-------- The input --------

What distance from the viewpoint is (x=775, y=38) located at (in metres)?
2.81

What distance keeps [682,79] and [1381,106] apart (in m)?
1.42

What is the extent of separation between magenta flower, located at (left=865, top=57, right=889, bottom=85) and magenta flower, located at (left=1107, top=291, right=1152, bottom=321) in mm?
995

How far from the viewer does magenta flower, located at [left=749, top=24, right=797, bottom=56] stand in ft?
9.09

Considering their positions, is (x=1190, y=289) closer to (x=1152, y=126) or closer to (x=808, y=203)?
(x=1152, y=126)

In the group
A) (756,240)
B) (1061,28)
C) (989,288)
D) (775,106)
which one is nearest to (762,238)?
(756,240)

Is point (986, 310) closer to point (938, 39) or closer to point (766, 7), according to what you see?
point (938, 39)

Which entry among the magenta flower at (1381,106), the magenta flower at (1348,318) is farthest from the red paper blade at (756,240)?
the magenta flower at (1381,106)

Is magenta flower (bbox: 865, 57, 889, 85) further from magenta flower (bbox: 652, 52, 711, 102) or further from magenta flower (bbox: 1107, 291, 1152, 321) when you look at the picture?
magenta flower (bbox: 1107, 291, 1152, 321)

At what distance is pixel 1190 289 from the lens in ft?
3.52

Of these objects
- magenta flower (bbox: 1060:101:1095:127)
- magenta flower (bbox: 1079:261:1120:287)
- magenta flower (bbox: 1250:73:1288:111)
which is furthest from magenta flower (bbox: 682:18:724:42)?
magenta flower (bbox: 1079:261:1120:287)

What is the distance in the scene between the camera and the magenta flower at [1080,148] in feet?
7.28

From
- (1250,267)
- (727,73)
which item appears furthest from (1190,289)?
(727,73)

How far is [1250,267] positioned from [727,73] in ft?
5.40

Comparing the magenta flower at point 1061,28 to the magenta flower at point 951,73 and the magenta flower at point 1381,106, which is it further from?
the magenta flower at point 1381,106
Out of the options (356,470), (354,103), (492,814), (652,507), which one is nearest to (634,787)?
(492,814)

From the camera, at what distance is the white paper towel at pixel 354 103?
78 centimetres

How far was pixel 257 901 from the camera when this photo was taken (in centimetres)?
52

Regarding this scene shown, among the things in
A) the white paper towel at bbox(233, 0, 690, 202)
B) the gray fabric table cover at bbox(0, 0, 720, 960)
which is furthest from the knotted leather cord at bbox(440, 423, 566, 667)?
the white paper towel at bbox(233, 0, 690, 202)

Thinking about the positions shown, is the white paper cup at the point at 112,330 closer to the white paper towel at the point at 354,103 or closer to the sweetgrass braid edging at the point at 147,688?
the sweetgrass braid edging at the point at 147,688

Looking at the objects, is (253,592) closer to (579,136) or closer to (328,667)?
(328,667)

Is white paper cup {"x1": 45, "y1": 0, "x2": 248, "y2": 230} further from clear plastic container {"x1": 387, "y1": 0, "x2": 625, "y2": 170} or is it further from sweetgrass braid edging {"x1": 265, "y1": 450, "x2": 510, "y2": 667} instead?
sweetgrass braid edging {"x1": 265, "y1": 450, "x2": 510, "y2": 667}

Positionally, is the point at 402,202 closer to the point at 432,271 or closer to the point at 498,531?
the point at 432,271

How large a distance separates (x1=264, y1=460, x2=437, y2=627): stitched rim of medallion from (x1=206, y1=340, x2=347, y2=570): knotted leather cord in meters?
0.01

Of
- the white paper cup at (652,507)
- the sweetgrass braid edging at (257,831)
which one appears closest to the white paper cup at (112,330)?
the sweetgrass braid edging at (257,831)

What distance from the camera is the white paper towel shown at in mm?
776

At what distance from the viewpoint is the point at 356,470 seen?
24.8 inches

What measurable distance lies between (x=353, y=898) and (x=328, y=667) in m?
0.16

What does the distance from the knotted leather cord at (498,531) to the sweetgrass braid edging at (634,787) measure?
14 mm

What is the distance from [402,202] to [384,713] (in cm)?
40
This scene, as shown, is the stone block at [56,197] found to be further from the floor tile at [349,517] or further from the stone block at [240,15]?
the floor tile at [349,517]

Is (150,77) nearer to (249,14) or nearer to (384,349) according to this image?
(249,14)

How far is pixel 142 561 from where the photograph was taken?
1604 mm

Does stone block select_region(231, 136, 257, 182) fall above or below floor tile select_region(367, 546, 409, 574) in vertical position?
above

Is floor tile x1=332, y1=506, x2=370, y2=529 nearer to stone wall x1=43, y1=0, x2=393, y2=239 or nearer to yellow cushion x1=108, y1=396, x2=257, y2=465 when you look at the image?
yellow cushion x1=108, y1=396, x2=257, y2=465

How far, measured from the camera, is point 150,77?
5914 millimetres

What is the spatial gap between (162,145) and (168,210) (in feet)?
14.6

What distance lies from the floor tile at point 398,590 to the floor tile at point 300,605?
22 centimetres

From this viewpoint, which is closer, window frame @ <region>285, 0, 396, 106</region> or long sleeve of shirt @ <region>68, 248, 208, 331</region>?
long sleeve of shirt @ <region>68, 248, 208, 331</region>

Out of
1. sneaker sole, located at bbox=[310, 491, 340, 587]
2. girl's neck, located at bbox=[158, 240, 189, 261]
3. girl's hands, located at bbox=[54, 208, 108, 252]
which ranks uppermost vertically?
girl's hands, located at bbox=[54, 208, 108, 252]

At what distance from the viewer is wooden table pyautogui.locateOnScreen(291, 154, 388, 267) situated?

--------

_Stated task_: Convert every row above into a JSON list of strings, one string per line, leaving out blank lines.

_Output for this task_:
[
  "What distance from the viewpoint is (x=775, y=38) located at (in metres)?",
  "2.81",
  "What distance keeps [682,79] and [1381,106] apart (in m)?",
  "1.42",
  "What is the extent of separation between magenta flower, located at (left=865, top=57, right=889, bottom=85) and magenta flower, located at (left=1107, top=291, right=1152, bottom=321) in mm?",
  "995",
  "How far from the viewer does magenta flower, located at [left=749, top=24, right=797, bottom=56] stand in ft?",
  "9.09",
  "Considering their positions, is (x=1190, y=289) closer to (x=1152, y=126) or closer to (x=808, y=203)?",
  "(x=1152, y=126)",
  "In the group",
  "A) (756,240)",
  "B) (1061,28)",
  "C) (989,288)",
  "D) (775,106)",
  "which one is nearest to (762,238)?",
  "(756,240)",
  "Is point (986, 310) closer to point (938, 39) or closer to point (766, 7), according to what you see?",
  "point (938, 39)",
  "Which entry among the magenta flower at (1381,106), the magenta flower at (1348,318) is farthest from the red paper blade at (756,240)?",
  "the magenta flower at (1381,106)",
  "Is magenta flower (bbox: 865, 57, 889, 85) further from magenta flower (bbox: 652, 52, 711, 102) or further from magenta flower (bbox: 1107, 291, 1152, 321) when you look at the picture?",
  "magenta flower (bbox: 1107, 291, 1152, 321)",
  "At what distance is pixel 1190 289 from the lens in ft?",
  "3.52",
  "Of these objects",
  "- magenta flower (bbox: 1060:101:1095:127)",
  "- magenta flower (bbox: 1079:261:1120:287)",
  "- magenta flower (bbox: 1250:73:1288:111)",
  "which is furthest from magenta flower (bbox: 682:18:724:42)?",
  "magenta flower (bbox: 1079:261:1120:287)",
  "What is the distance in the scene between the camera and the magenta flower at [1080,148] in feet?",
  "7.28",
  "From",
  "- (1250,267)",
  "- (727,73)",
  "which item appears furthest from (1190,289)?",
  "(727,73)",
  "How far is [1250,267] positioned from [727,73] in ft?",
  "5.40",
  "Comparing the magenta flower at point 1061,28 to the magenta flower at point 951,73 and the magenta flower at point 1381,106, which is it further from?",
  "the magenta flower at point 1381,106",
  "Out of the options (356,470), (354,103), (492,814), (652,507), which one is nearest to (634,787)?",
  "(492,814)",
  "From the camera, at what distance is the white paper towel at pixel 354 103?",
  "78 centimetres",
  "How far was pixel 257 901 from the camera when this photo was taken (in centimetres)?",
  "52",
  "Regarding this scene shown, among the things in",
  "A) the white paper towel at bbox(233, 0, 690, 202)",
  "B) the gray fabric table cover at bbox(0, 0, 720, 960)",
  "which is furthest from the knotted leather cord at bbox(440, 423, 566, 667)?",
  "the white paper towel at bbox(233, 0, 690, 202)",
  "Thinking about the positions shown, is the white paper cup at the point at 112,330 closer to the white paper towel at the point at 354,103 or closer to the sweetgrass braid edging at the point at 147,688?",
  "the sweetgrass braid edging at the point at 147,688",
  "Looking at the objects, is (253,592) closer to (579,136) or closer to (328,667)?",
  "(328,667)",
  "Is white paper cup {\"x1\": 45, \"y1\": 0, \"x2\": 248, \"y2\": 230} further from clear plastic container {\"x1\": 387, \"y1\": 0, \"x2\": 625, \"y2\": 170} or is it further from sweetgrass braid edging {\"x1\": 265, \"y1\": 450, \"x2\": 510, \"y2\": 667} instead?",
  "sweetgrass braid edging {\"x1\": 265, \"y1\": 450, \"x2\": 510, \"y2\": 667}",
  "Positionally, is the point at 402,202 closer to the point at 432,271 or closer to the point at 498,531?",
  "the point at 432,271",
  "How large a distance separates (x1=264, y1=460, x2=437, y2=627): stitched rim of medallion from (x1=206, y1=340, x2=347, y2=570): knotted leather cord in meters?",
  "0.01",
  "Of",
  "- the white paper cup at (652,507)",
  "- the sweetgrass braid edging at (257,831)",
  "which one appears closest to the white paper cup at (112,330)?",
  "the sweetgrass braid edging at (257,831)",
  "What distance from the camera is the white paper towel shown at in mm?",
  "776",
  "At what distance from the viewpoint is the point at 356,470 seen?",
  "24.8 inches",
  "What measurable distance lies between (x=353, y=898) and (x=328, y=667) in m?",
  "0.16",
  "What does the distance from the knotted leather cord at (498,531) to the sweetgrass braid edging at (634,787) measure?",
  "14 mm",
  "What is the distance from [402,202] to [384,713] (in cm)?",
  "40",
  "This scene, as shown, is the stone block at [56,197] found to be further from the floor tile at [349,517] or further from the stone block at [240,15]?",
  "the floor tile at [349,517]",
  "Is (150,77) nearer to (249,14) or nearer to (384,349) according to this image?",
  "(249,14)",
  "How far is pixel 142 561 from where the photograph was taken?",
  "1604 mm",
  "Does stone block select_region(231, 136, 257, 182) fall above or below floor tile select_region(367, 546, 409, 574) in vertical position?",
  "above",
  "Is floor tile x1=332, y1=506, x2=370, y2=529 nearer to stone wall x1=43, y1=0, x2=393, y2=239 or nearer to yellow cushion x1=108, y1=396, x2=257, y2=465 when you look at the image?",
  "yellow cushion x1=108, y1=396, x2=257, y2=465",
  "How far, measured from the camera, is point 150,77?",
  "5914 millimetres",
  "What is the spatial gap between (162,145) and (168,210) (in feet)?",
  "14.6",
  "What distance lies from the floor tile at point 398,590 to the floor tile at point 300,605?",
  "22 centimetres",
  "From this viewpoint, which is closer, window frame @ <region>285, 0, 396, 106</region> or long sleeve of shirt @ <region>68, 248, 208, 331</region>?",
  "long sleeve of shirt @ <region>68, 248, 208, 331</region>",
  "Out of",
  "1. sneaker sole, located at bbox=[310, 491, 340, 587]",
  "2. girl's neck, located at bbox=[158, 240, 189, 261]",
  "3. girl's hands, located at bbox=[54, 208, 108, 252]",
  "which ranks uppermost vertically?",
  "girl's hands, located at bbox=[54, 208, 108, 252]",
  "At what distance from the viewer is wooden table pyautogui.locateOnScreen(291, 154, 388, 267) situated?"
]